● **Goals**:
• A. In the fitness data analysis, what is the average BMI of the individuals?
• B. Translate this sentence from the fitness data analysis into Spanish: "The individuals spent on average 955.8 minutes a day being sedentary, that is on average 16 hours a day."
• C. Reproduce the part of the fitness data analysis between "daily_activity_new <- daily_activity" and "rename(Date = ActivityDate)", inclusive.

● **Text provided**:

Summarize data for Visualization

daily_activity_new <- daily_activity %>% 
  select(Id, ActivityDate, TotalSteps, VeryActiveMinutes, FairlyActiveMinutes, LightlyActiveMinutes, SedentaryMinutes, Calories) %>% 
  rename(Date = ActivityDate)

weight_info_new <- weight_info %>% 
  select(Id, Date, BMI, WeightPounds, IsManualReport)

daily_sleep_new <- daily_sleep %>% 
  select(Id, SleepDay, TotalMinutesAsleep, TotalBedTime)

Findings:

  • Total steps recommended by the World Health Organization(WHO): the ideal daily number of steps one should achieve is 10,000. Individuals have an average daily number of total steps to be 7,632.
  • Since the average BMI is 25.2, this puts these individuals in the overweight category, according to the World Health Organisation (WHO).
  • The individuals spent on average 955.8 minutes a day being sedentary, that is on average 16 hours a day.
  • The ‘Fairly Active Minutes’ equates to on average to 13.63 minutes per day. According to the World Health Organization, adults should do at least 150–300 minutes of moderate-intensity aerobic physical activity. Our participant’s activity in this range equals 95.41 Minutes per week.
  • The average person is getting just under the minimum recommended amount of sleep (7 hours) a person should get, according to the National Sleep Foundation (NSF).Bella beat users have an average or 6.9 sleep hours.

STEP 5: SHARE

Creating visualizations to communicate insights and findings:

ggplot(data=daily_activity) +
  geom_point(mapping=aes(x=TotalSteps, y=Calories), color="purple") +
  geom_smooth(mapping=aes(x=TotalSteps, y=Calories)) +
  labs(title="The Relationship Between Total Steps and Calories Burned", x="Total Steps", y="Calories Burned (kcal)")

● **Data segment**:
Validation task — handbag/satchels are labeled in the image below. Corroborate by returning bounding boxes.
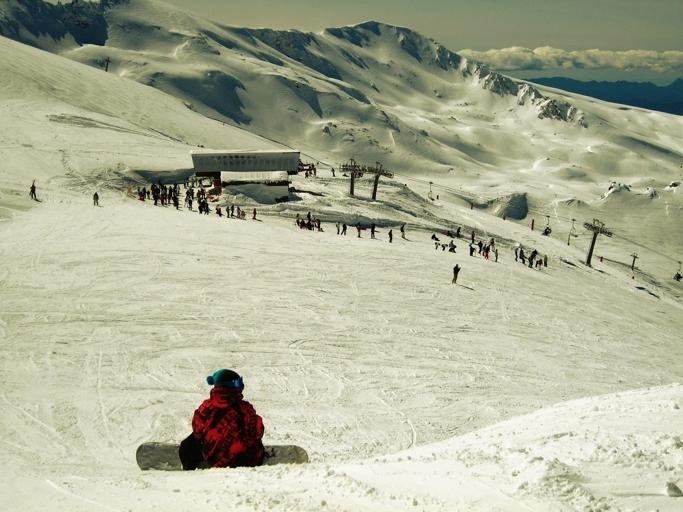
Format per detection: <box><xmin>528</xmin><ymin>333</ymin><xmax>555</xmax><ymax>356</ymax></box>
<box><xmin>178</xmin><ymin>432</ymin><xmax>203</xmax><ymax>470</ymax></box>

● **Solutions in order**:
• A. 25.2

• B. Las personas pasaron en promedio 955.8 minutos al día en estado sedentario, es decir, un promedio de 16 horas al día.

• C.
daily_activity_new <- daily_activity %>% 
  select(Id, ActivityDate, TotalSteps, VeryActiveMinutes, FairlyActiveMinutes, LightlyActiveMinutes, SedentaryMinutes, Calories) %>% 
  rename(Date = ActivityDate)